• What you should do
Pick up the court passage on mechanic's lien requirements after its last sentence and write the next part.

• Extract to read
================

General Statues § 49-34 (emphasis added).
Despite the warning in the statute threatening invalidity absent compliance with the requirements of the statute, our Appellate Courts have not always demanded strict compliance, and have used an equitable test instead, particularly in cases of mistake:
It is well established that a mechanic's lien "will not be valid unless the person having such claim shall, within a stated time, lodge with the town clerk of the town in which said building is situated a certificate in writing, describing the premises, the amount claimed as a lien thereon, and the date of the commencement of the services or the furnishing of materials. General Statutes §§ 4135, 4136." Tramonte v. Wilens, 89 Conn. 520, 523, 94 A. 978 (1915). We also have repeatedly stated, however, that, although a mechanic's lien is in derogation of the common law, we do not compel a strict construction of its requirements. Wilcox v. Woodruff, 61 Conn. 578, 585, 24 A. 1056 (1891). "We have long endorsed a policy favoring liberal construction of claimed inadequacies in certificates of mechanic's liens in order to achieve the remedial purposes of the mechanic's lien statutes." J.C. Penney Properties, Inc. v. Peter M. Santella Co., 210 Conn. 511, 514, 555 A.2d 990 (1989). We recognize that the remedial purpose of mechanic's lien law is "to furnish security for a contractor's labor and materials" and that this beneficent purpose requires "a generous construction." Seaman v. Climate Control Corp., 181 Conn. 592, 597, 436 A.2d 271 (1980); see J.C. Penney Properties, Inc. v. Peter M. Santella Co., supra, 210 Conn. at 514, 555 A.2d 990 (generous construction requires only reasonable compliance with statutory provisions).

================

(Region-labeling records)

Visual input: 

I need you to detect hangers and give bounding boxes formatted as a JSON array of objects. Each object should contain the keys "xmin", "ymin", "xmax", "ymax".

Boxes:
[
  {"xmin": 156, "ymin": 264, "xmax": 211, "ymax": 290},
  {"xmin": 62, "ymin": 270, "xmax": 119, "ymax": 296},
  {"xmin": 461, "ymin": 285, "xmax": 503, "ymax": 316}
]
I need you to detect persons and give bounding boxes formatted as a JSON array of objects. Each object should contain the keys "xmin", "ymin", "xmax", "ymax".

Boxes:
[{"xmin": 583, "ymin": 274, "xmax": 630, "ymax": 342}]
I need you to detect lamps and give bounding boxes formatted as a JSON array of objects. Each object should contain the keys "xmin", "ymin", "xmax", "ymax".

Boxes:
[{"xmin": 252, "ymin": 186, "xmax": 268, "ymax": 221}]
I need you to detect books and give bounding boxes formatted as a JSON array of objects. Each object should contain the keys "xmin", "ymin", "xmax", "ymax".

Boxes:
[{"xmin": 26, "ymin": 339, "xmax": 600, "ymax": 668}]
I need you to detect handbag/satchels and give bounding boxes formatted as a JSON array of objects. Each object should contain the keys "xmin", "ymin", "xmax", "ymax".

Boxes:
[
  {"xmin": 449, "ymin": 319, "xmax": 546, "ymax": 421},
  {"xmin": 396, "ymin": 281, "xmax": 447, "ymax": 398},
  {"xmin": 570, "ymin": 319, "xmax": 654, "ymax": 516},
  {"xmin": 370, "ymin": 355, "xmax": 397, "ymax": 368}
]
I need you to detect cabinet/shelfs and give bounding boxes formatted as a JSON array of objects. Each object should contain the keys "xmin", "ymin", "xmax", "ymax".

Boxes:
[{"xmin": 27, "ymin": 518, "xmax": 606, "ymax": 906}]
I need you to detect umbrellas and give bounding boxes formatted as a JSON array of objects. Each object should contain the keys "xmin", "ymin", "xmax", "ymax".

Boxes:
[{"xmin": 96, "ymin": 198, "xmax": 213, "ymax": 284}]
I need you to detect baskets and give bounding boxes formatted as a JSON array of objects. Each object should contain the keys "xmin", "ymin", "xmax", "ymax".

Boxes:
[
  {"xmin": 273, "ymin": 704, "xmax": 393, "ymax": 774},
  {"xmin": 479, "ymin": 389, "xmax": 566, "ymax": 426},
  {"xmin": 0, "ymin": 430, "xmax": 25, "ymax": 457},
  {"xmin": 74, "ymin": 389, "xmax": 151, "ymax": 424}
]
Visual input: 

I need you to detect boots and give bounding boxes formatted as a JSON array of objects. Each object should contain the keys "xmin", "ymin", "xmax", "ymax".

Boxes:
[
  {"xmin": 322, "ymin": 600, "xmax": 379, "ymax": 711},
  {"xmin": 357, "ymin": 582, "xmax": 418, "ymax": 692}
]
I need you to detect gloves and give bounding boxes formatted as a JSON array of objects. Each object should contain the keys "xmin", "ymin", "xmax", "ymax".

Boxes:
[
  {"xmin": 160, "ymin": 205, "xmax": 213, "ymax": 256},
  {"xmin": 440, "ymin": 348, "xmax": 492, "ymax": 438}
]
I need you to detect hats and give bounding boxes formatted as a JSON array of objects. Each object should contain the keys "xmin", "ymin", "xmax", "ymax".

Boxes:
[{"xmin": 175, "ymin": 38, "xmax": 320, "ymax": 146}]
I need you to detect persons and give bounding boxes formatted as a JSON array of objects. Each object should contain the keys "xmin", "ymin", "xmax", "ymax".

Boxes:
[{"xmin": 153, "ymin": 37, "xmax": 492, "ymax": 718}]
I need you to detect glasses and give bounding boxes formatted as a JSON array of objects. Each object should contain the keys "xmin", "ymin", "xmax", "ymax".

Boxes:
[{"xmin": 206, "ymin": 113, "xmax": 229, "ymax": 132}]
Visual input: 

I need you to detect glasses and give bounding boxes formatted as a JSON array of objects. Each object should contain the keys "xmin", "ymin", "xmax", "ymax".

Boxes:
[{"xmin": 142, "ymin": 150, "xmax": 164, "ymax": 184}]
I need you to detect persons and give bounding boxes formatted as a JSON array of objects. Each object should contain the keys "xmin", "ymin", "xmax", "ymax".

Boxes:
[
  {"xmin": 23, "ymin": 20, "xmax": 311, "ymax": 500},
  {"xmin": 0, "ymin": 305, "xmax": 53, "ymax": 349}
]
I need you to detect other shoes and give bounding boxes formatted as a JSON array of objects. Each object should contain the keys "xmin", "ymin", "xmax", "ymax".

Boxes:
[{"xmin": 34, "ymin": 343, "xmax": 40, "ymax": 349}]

================

• Response below
"In accordance with this policy, our courts have been liberal in validating liens despite claimed errors on the face of the lien certificate where the mistake was made in good faith and no resulting prejudice was claimed. See, e.g., H S Torrington Associates v. Lutz Engineering Co., [ 185 Conn. 549, 555-56, 441 A.2d 171 (1981)] (copy of certificate served on owner by a subcontractor failed to state its intent to file a lien); Morici v. Jarvie, 137 Conn. 97, 102, 75 A.2d 47 (1950) (misstatement of amount due); Pierce, Butler Pierce Mfg. Corporation v. Enders, 118 Conn. 610, 615, 174 A. 169 (1934) (subcontractor mislabeled as contractor and agent); Burque v. Naugatuck Lumber Co., 113 Conn. 350, 353, 155 A. 414 (1931) (defect in description); Peck v. Brush, 89 Conn. 554, 556-57, 94 A. 981 (1915) (inclusion of extra land in certificate); Westland v. Goodman, 47 Conn. 83, 86 (1879) (erroneous date of completion of work)." J.C. Penney Properties, Inc. v. Peter M. Santella Co., supra, 210 Conn. at 515, 555 A.2d 990; see also Halsted Harmount Co. v. Arick, 76 Conn. 382, 387, 56 A. 628 (1904); Nichols v. Culver, 51 Conn. 177, 180 (1883); Marston v. Kenyon, 44 Conn. 349, 356 (1877). As we have reasoned many times, "we do not think a court of equity can be called upon to declare [a] lien utterly void upon the motion of persons who have lost nothing by [the] mistake. Marston v. Kenyon, supra, at 356.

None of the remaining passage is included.